Tio struggled into a kneeling position and let his head hang for a long moment. “Godamighty. Last thing I remember, we was trying to get them coyotes skinned. We was a little far gone.” Tio got up. “I was shooting at something in the fireplace. I guess they panicked. Up till then, our plan was to hunt you down like an animal. Which is all you are. Then I had kind of a fit and they run off on me.”

Tio wandered toward the bathroom and closed the door. Patrick expected him to emerge with a gun. He looked around the room for the weapon Tio had mentioned and didn’t see it. He began to be sure that it was in the bathroom. Then he heard the shower running. In the eerie situation it sounded like some kind of weather behind the closed bathroom door, like a distant storm that ended suddenly. Patrick then thought of Claire, on the chance his minutes were numbered.

The bathroom door swung open. Tio, wrapped in a towel, was drawing broad stripes through the shaving cream on his face. Still standing at the top of the stairs, Patrick could hear the sleepy drone of the flies downstairs. Tio spoke to him, shaving accurately and without a mirror.

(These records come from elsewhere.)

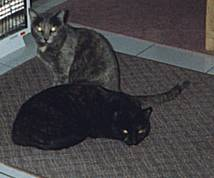 Picture of Bibs and Smokey
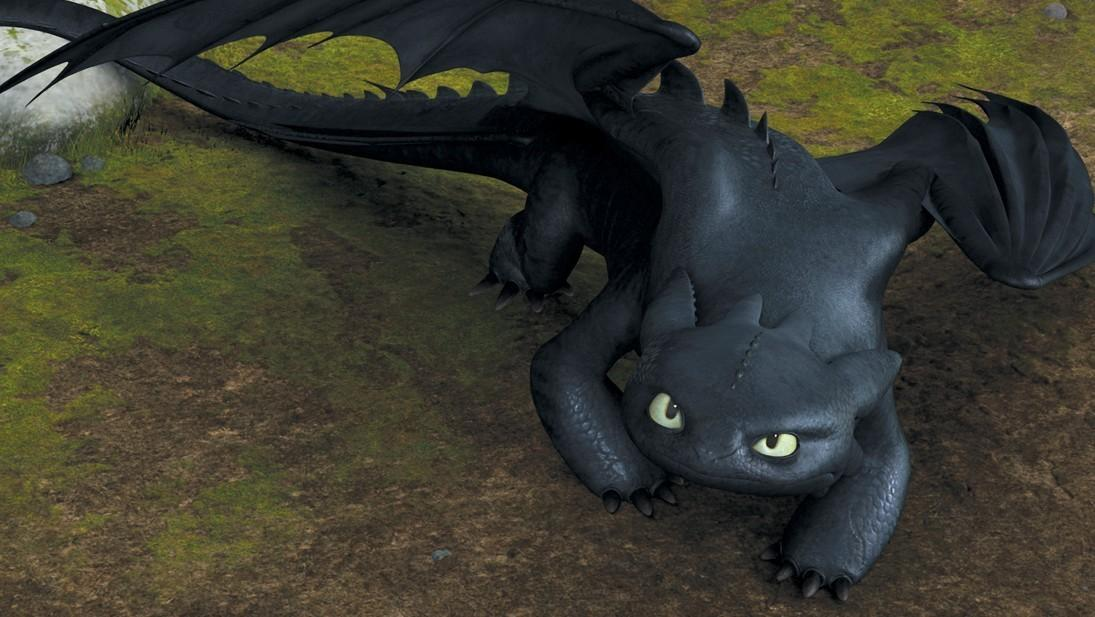 I'm a dragon you rarely see. I am called a Night Fury and was brought down by the thick netting that disabled my flight ability. Who am i?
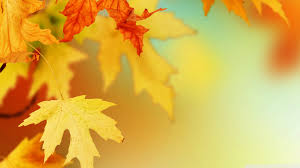 cute fall computer wallpaper autumn leaves wallpaper wallpapers browse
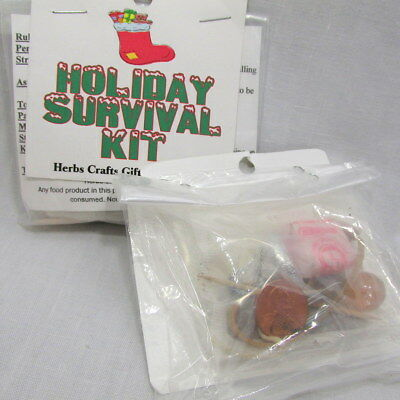 Holiday Survival Kit New Clean Gag Gift Christmas for Everyone Original Unique
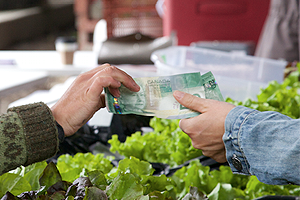 Photo - Money is transferred between two hands at a local farmers' market.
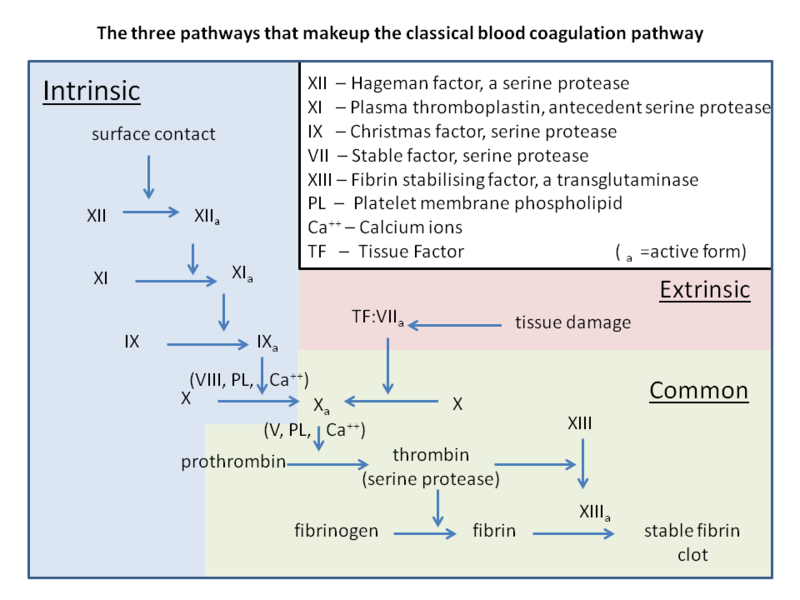 Difference Between Intrinsic and Extrinsic Pathways in Blood Clotting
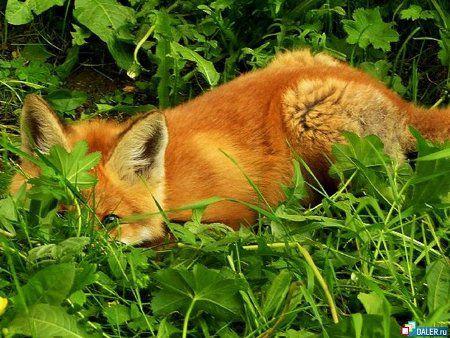 Из зверинца сбежала лисица...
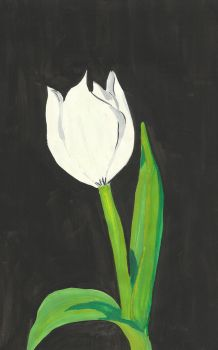 A Tulip for Walter by LadyZasso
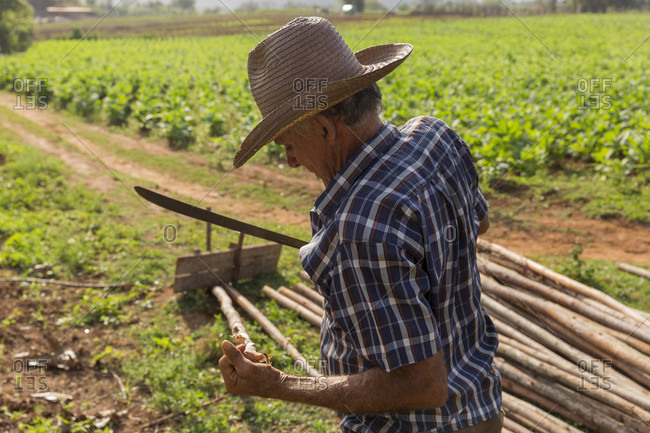 March 4, 2017: Side view waist up shot of farmer working at farm, Vinales, Pinar del Rio Province, Cuba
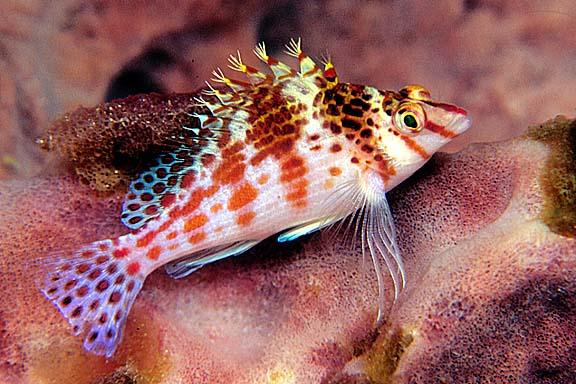 Hawkfish Perched on a Sponge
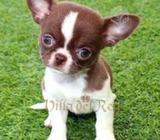 Busco Chihuahua
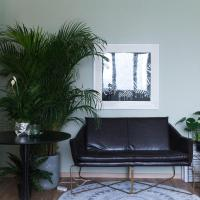 Cactus Elegant Art Apartment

“Eat up with the dumb ass,” he said, grimly.

“Looks like it.”

What … in the fuck are you doing here?”

This sent Patrick spinning: Was it to lay claim to the first thing he seemed prepared to fight for since coming home? Was it to bring to closure a mystery he couldn’t bear in all the tranquility of the cabin? He really didn’t know; but he understood that those were the questions.

“Well, Claire got kind of frightened by your guests.”

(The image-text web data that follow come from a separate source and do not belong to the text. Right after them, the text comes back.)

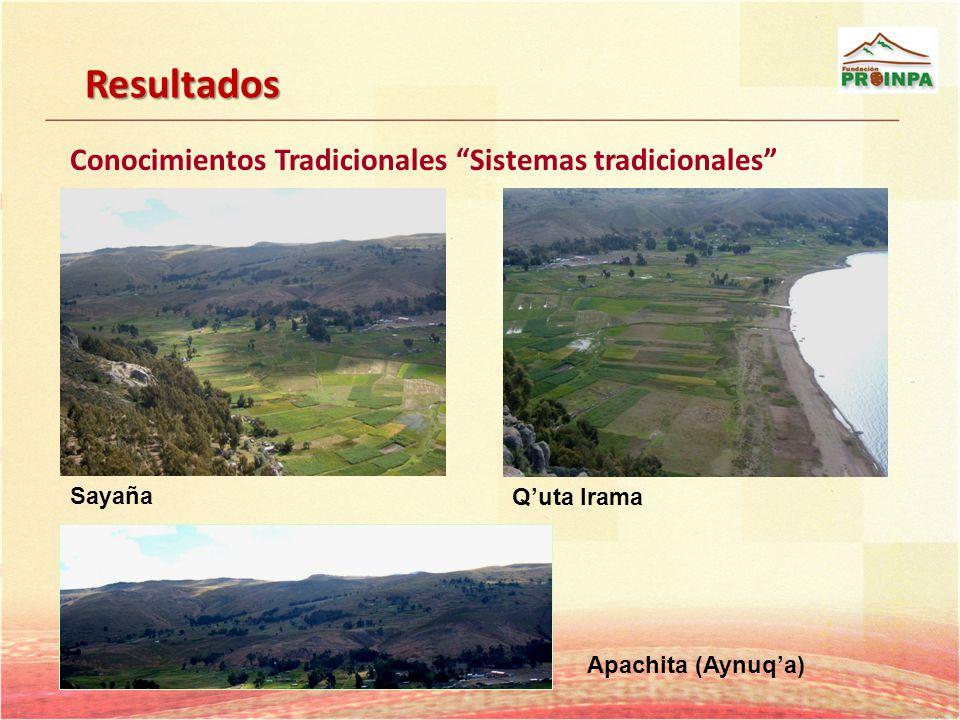 Resultados Conocimientos Tradicionales Sistemas tradicionales Sayaña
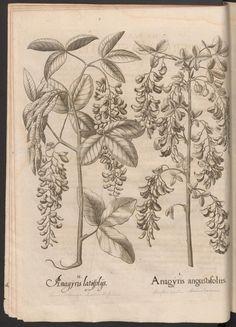 Hortus Eystettensis (…). Lentil tree.  Rar 5967 GF.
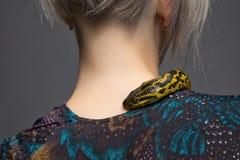 爬行在妇女` s肩膀的水蟒 免版税库存照片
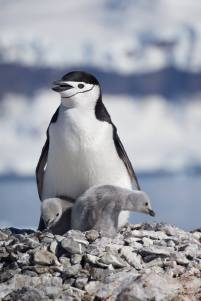 photos_and_videos/AntarcticaPenguins_10155338149716869/18121523_10155338173281869_5771323278039638889_o_10155338173281869.jpg
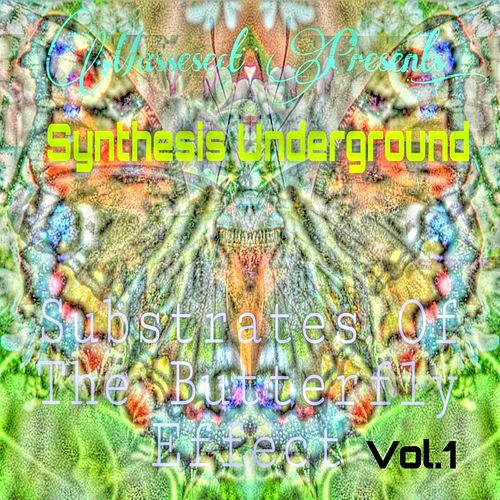 Substrates of the Butterfly Effect, Vol. 1 by Synthesis Underground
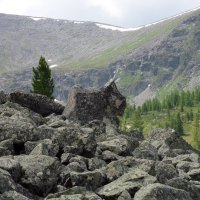 Каменный зверь :: Sayan Wolf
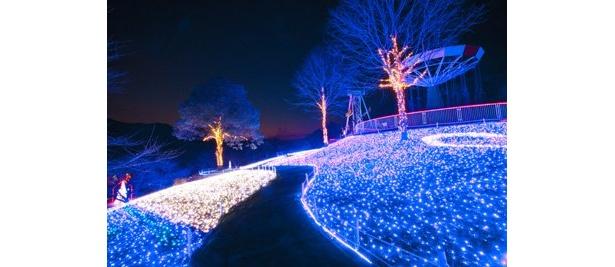 ブルーを基調としたLEDで傾斜を彩る「光の海」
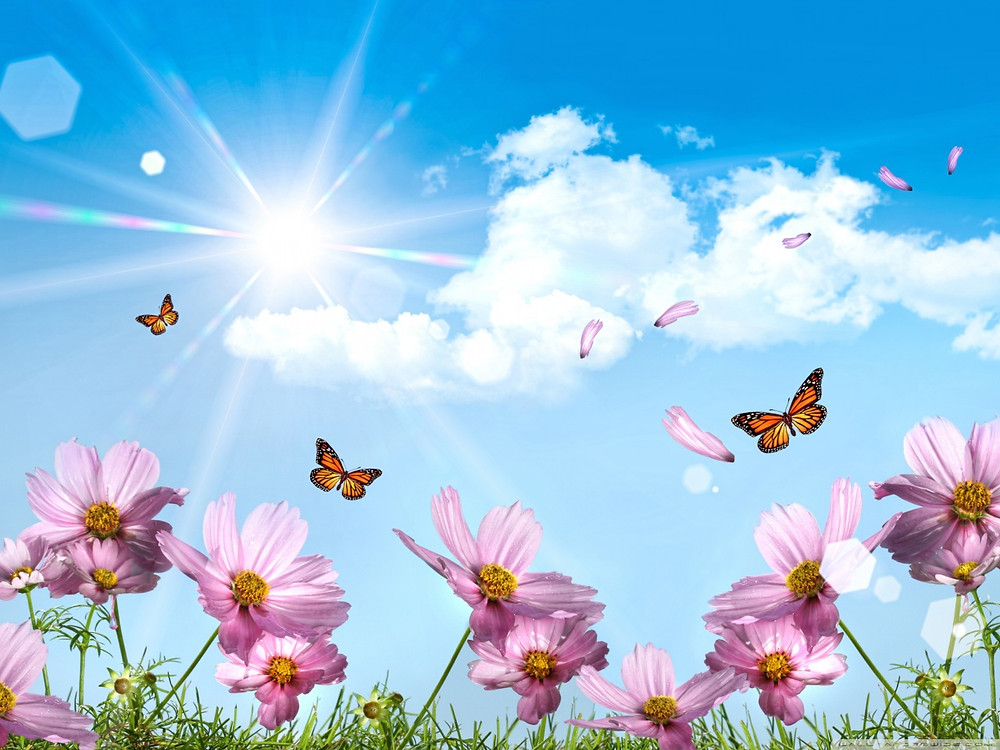 131116nature- wallpaper-butterflies-and-wild-flowers-in-the-sunshine.jpg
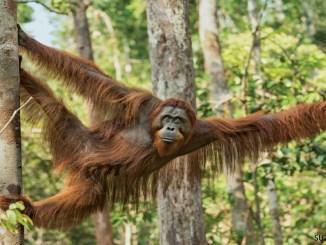 Orangutan-Photo-by-Suzi-Eszterhas-1156x650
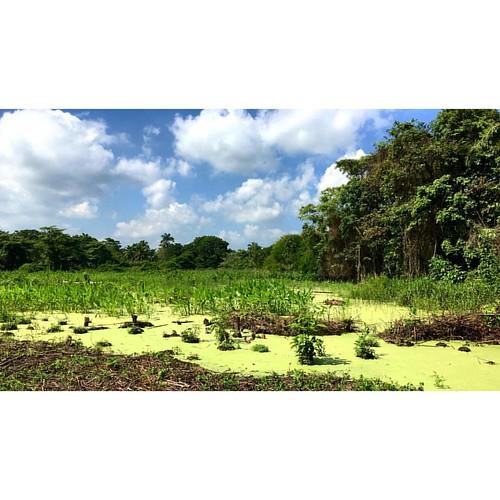 Pantano #paraiso #sitio #terreno #nuevoproyecto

“That’s not it,” said Tio, leaning over the sink and scrubbing vigorously at his teeth. I’ve got it, thought Patrick, I’ll tell Claire I shot him. No, Christ, that’s hysterical. Tio stood and turned toward him. “You could drive to my house, but you couldn’t tell me the truth. Pitiful. I’m supposed to need professional supervision, but you’re pitiful.” He threw the towel behind and wandered naked to the closet, where he took the utmost care in picking his wardrobe for the day: Levis, a green chambray shirt and his tall boots. The buckle on his belt had the cat-track brand overlaid on it in gold. It was Claire’s family brand. Patrick was relieved he’d gotten his clothes on. And he was still thinking about being called pitiful. He felt his blood rise.

“I love Claire,” he said.

“Oh, I bet you do.”

“That doesn’t seem important to you?”

“I’d hate to see you get her killed. That’s important to me. I’m crazy about the girl.”

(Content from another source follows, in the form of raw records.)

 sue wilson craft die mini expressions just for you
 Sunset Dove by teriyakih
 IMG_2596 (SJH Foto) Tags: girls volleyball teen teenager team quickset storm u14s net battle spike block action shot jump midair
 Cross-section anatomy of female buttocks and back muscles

“What are you talking about?”

“Well, you say you’re in love with her. How would you like some clown putting her life in question?”

“I wouldn’t.”

“Well, as the lady’s husband, I’m here to tell you that that is exactly what you’re doing. Nothing will happen to you. You’re not important enough and nobody is going to make you important enough. Otherwise this little turn with Claire would look like it meant something, and it don’t. It’s just a momentary case of the dumb ass. Basically, we’re up north on vacation and maybe it got a little rowdy. Oklahoma can be brutal hot in the summertime. But it’s starting to cool off now. It’s time Claire and me headed home. So you fetch her. Tio’s gonna carry her back to where being with her people makes her feel bulletproof again.”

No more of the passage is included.